# Erste Mal Grundmontage: Bisserkennung?



## Seneca (20. Mai 2012)

Ich bin noch seh unerfahren in Sachen Grundangeln. Ich will demnächst in nem kleinen See zum ersten Mal eine Grundmontage ausprobieren. Habe Barsche, aber auch auch Weißfische im Auge 

*Hab mir folgende Montage überlegt:*

Hab ne 0,25er Schnur auf meiner Freilaufrolle drauf, auf die Hauptschnur die zieh ich ein Birnenblei (10g) mit Anti-Tangle, da hinter ein Wirbel und einfach ein 0,16er Vorfach mit 12er Haken und Madenbündel dran.
Ist das soweit OK?*

Nun meine Frage:* 

Durch das Anti-Tangle und das Birnenblei kann der Fisch ja mit dem Köder abziehen ohne dass er einen Widerstand spürt. Aber wie merke ich, dass ein Fisch gebissen hat?
Hab keinen E-Bissanzeiger nur ein altes Aalglöckchen aus der Angelkiste. 
Soll man die Schnur straff ziehen oder anhand des Schnurbogens auf dem Wasser erkennen, dass ein Fisch abzieht?

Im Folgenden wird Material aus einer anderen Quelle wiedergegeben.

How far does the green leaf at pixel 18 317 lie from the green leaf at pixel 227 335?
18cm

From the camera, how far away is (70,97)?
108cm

Hoffe mir kann geholfen werden|wavey:


----------



## antonio (20. Mai 2012)

*AW: Erste Mal Grundmontage: Bisserkennung?*

nimm nen einhängebisanzeiger oder nen kletteraffen als beispiel.

antonio


----------



## Chefkoch85 (20. Mai 2012)

*AW: Erste Mal Grundmontage: Bisserkennung?*

Wenn du eine weiche rute hast kannst Du auch die Spitze beobachten. Wenns wackel dann beists.

Alternativ kannst du dir auch nen gewindering vorne drauf machen lassen und dann mit ner schwingspitze angeln. Sollte nicht viel Kosten und is ne schöne angelei. So hab ich auch angefangen.

Grüßla


----------



## Hechters (20. Mai 2012)

*AW: Erste Mal Grundmontage: Bisserkennung?*

Hallo Seneca,

wirf Deine Grundmontage aus, leg die Rute parallel zum Boden auf zwei Erdspießen ab. Dann öffne leicht die Bremse (falls mal ein Karpfen) das Madenbündel nimmt, und dann ziehe zwischen Rolle und ersten Rutenring die Schnur ein Drittel richtung Boden und häng ein stück gerollte Alufolie in V- Form in die Schnur. Z. B.
Beisst ein Fsch und zieht ab, strafft die Schnur. Schwimmt der Fisch nach dem Biss in Deine Richtung, geht die Folie zu Boden.
So hab ich vor 20 Jahren meinen ersten Stör gefangen ;-)

Versuch es mal...

_VG Hechters_


----------



## Seneca (20. Mai 2012)

*AW: Erste Mal Grundmontage: Bisserkennung?*

Vielen Dank für eure praktischen und z.T. ja auch günstigen Tipps:m

Noch ein Frage: Wie lang sollte denn das Vorfach sein?
Benutze vorgefertigte mit 60cm Länge und 0,16er Durchmesser. 60cm erscheint mir ein bisschen lang, oder? Wie würdet ihr kürzen (also Länge zwiwschen Wirbel/Hauptschnur/Blei und Haken) ?


----------



## Gelöschte Mitglieder 136077 (20. Mai 2012)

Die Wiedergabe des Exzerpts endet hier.